Batı kültür tarihindeki en önemli dönüm noktası, 12. yüzyıldan 13. yüzyıla geçişte ilk üniversitelerin kurulmasıyla ortaya çıkmıştır. 12. yüzyılda, çeşitli önemli Avrupa şehirleri, akademisyen ve öğrenci gruplarının farklı düzenlemelere sahip organize yapılar kurduğu "eğitim merkezlerinin" çoğalmasına tanık oldu. Papalık, 13. yüzyıla girerken bu üniversiteleri resmen tanıyıp onaylayarak onlara koruma, avantaj ve özyönetim sağladı.

Batı kültüründe "universitas" kavramı, eğitimcilerin ve öğrencilerinin oluşturduğu kolektifi ifade etmek üzere ortaya çıkmıştır. En eski öğrenim merkezleri, 12. yüzyılın sonlarında aktif olan yerlerde neredeyse eş zamanlı olarak 1200 civarında kurulmuştur: Bologna, Paris, Oxford ve Montpellier. Bu dört kurum Orta Çağ ve sonrası boyunca en saygın Batı üniversiteleri olarak varlıklarını sürdürmüştür.

Kronolojik Olarak Avrupa'daki İlk Üniversiteler

  1. Bologna Üniversitesi (Bologna, İtalya) — 1088.
  2. Paris Üniversitesi (Paris, Fransa) — 1150 civarı.
  3. Oxford Üniversitesi (Oxford, İngiltere) — 12. yüzyılın sonları (kesin tarih belirsiz)
  4. Modena Üniversitesi (Modena, İtalya) — 1175.
  5. Palencia Üniversitesi (Palencia, İspanya) — 1208.
  6. Cambridge Üniversitesi (Cambridge, İngiltere) — 1209.
  7. Salamanca Üniversitesi (Salamanca, İspanya) — 1218.
  8. Padua Üniversitesi (Padua, İtalya) — 1222.
  9. Napoli Federico II Üniversitesi (Napoli, İtalya) — 1224.
  10. Toulouse Üniversitesi (Toulouse, Fransa) — 1229.
  11. Siena Üniversitesi (Siena, İtalya) — 1240.
  12. Valladolid Üniversitesi (Valladolid, İspanya) — 1241.
  13. Montpellier Üniversitesi (Montpellier, Fransa) — 1289.
  14. Coimbra Üniversitesi (Coimbra, Portekiz) — 1290.
  15. Lizbon Üniversitesi (Lizbon, Portekiz) — 1290.
  16. Perpignan Üniversitesi (Perpignan, Fransa) — 1349.
  17. Prag Üniversitesi (Prag, Çek Cumhuriyeti) — 1348.
  18. Viyana Üniversitesi (Viyana, Avusturya) — 1365.
  19. Pisa Üniversitesi (Pisa, İtalya) — 1343.
  20. Heidelberg Üniversitesi (Heidelberg, Almanya) — 1386.

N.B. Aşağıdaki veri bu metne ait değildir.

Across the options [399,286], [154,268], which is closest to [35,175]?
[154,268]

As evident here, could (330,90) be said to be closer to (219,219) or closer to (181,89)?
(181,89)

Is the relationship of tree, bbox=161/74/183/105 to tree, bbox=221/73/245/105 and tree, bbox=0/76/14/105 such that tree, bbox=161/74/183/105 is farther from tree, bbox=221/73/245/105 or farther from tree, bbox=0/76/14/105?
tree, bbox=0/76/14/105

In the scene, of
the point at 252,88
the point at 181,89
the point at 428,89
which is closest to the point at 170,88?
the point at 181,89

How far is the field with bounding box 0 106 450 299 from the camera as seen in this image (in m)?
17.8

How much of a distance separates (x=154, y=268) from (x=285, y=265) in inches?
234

Kral Philip Augustus, 1200 yılı gibi erken bir tarihte Paris'teki öğretmen ve öğrencilere yasal ayrıcalıklar tanımıştır. Ağustos 1215'te, papalık elçisi Robert de Courson, Paris'in hocalarına ve "alimlerine" (öğrenciler için kullanılan terminoloji) eğitim faaliyetlerinin yapısını kuran bir ilk imtiyazı verdi.

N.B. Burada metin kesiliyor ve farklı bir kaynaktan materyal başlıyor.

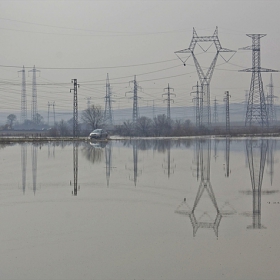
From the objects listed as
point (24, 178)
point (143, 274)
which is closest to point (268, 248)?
point (143, 274)

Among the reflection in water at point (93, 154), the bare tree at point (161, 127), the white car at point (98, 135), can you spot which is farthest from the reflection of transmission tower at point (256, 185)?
the bare tree at point (161, 127)

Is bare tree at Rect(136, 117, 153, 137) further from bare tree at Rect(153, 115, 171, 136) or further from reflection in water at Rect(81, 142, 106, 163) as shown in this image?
reflection in water at Rect(81, 142, 106, 163)

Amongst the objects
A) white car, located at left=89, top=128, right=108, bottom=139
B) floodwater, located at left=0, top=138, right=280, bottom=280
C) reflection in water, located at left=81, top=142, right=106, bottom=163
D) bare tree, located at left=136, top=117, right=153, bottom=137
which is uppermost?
bare tree, located at left=136, top=117, right=153, bottom=137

 Papa IX. Gregory, Paris Üniversitesi mezunu.
Papa IX. Gregory, Paris Üniversitesi mezunu.

1215 tarihli düzenlemeler bu yeni üniversiteye resmiyet kazandırdı. Papa, öğretmenlik mesleğine kabul, öğretim ve sınav için kendi kendini yöneten düzenlemeler ve yasal dokunulmazlık gibi en önemli kısımlarında üniversitenin kendi kendini yönetmesine onay verdi. Papa IX. Gregory 1231 yılında yayınladığı bir papalık kararnamesiyle Parisli hocaların ve öğrencilerin himaye edileceğini duyurdu.

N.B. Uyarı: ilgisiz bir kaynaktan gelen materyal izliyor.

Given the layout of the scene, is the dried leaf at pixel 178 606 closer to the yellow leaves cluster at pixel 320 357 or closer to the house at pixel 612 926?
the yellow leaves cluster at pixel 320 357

Orta Çağ'da Üniversite Çalışmaları

Piazza Verdi ve Via Zamboni, Bologna Üniversitesi'nin kalbi.
Piazza Verdi ve Via Zamboni, Bologna Üniversitesi'nin kalbi.

Robert de Courson'un tüzüğü, üniversite eğitiminin temelini oluşturan " özgür sanatlar fakültesi " müfredatını detaylandırmıştır. 

Eğitim süresi altı yıl olarak belirlenmiş ve yüksek lisans derecesine ulaşmak için en az yirmi bir yaş şartı getirilmiştir. Küçük gramer okullarında ya da bir öğretmenin yanında verilen ilk eğitimin ardından, 14-15 yaşlarındaki genç öğrencilerin üniversiteye girebilmeleri için din adamı olmaları gerekiyordu. Üç ya da dört yıllık bir eğitimden sonra, öğrenci sınavla ilk mezuniyet derecesi olan lisans derecesini alabiliyordu.

Bu ünvanla öğrenci profesöre yardımcı olur ve daha genç öğrenciler için öğretmenlik yapardı. Özgür sanatlar fakültesi, lisans derecesini liyakat sahibi olmayı denetlemek için kullanıyordu. Özgür sanatlarda lisans derecesi, Kilise'nin himayesi altında resmi olarak verilen ilk belgeydi.

Notre-Dame de Paris'in şansölyesi 1179'dan başlayarak, öğretme yetkisi anlamına gelen bir "licentia docendi" yayınladı; bu lisans 13. yüzyıldan itibaren ortaya çıkan üniversite derecelerinin habercisiydi.

Özgür sanatlar eğitimi alanında, yüksek lisans derecesine ulaşmak altı yıllık özel bir üniversite çalışması gerektiriyordu ve bireyin eğitim vermeye uygun kapsamlı bir bilgi birikimine sahip olduğunun kanıtı olarak hizmet ediyordu.

Bir öğrenci lisans derecesini aldıktan sonra eğitimine devam etmeye karar verdiğinde, özgür sanatlar alanında yüksek lisans derecesi alabiliyordu. Bu başarı, onların saygın üniversite bilginleri topluluğuna dahil olduklarını gösterir ve onlara dini ayrıcalıklara özel erişim hakkı tanırdı.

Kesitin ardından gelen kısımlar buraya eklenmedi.